### Exercise
Repeat the listing word for word, but skip any pictures.

── Data below ──

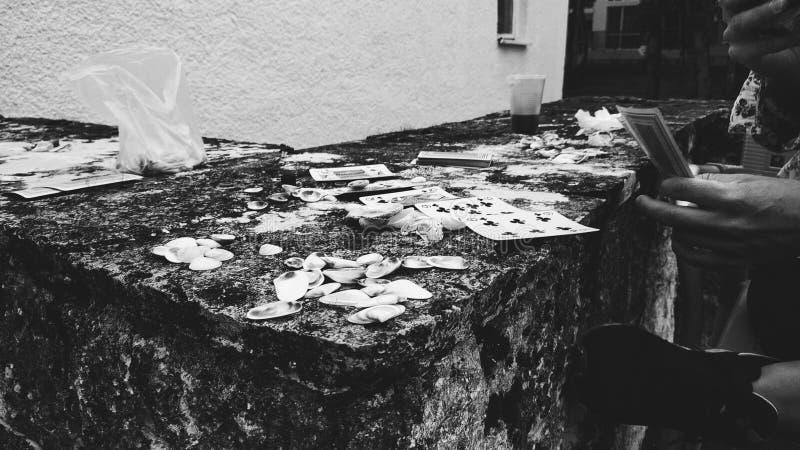 海壳的啤牌 免版税库存图片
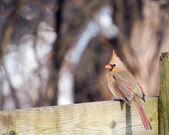 Female Northern Cardinal — Stock Photo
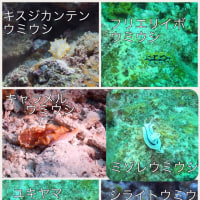 石垣島の魚たち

───

### Worked solution
 海壳的啤牌 免版税库存图片
 Female Northern Cardinal — Stock Photo
 石垣島の魚たち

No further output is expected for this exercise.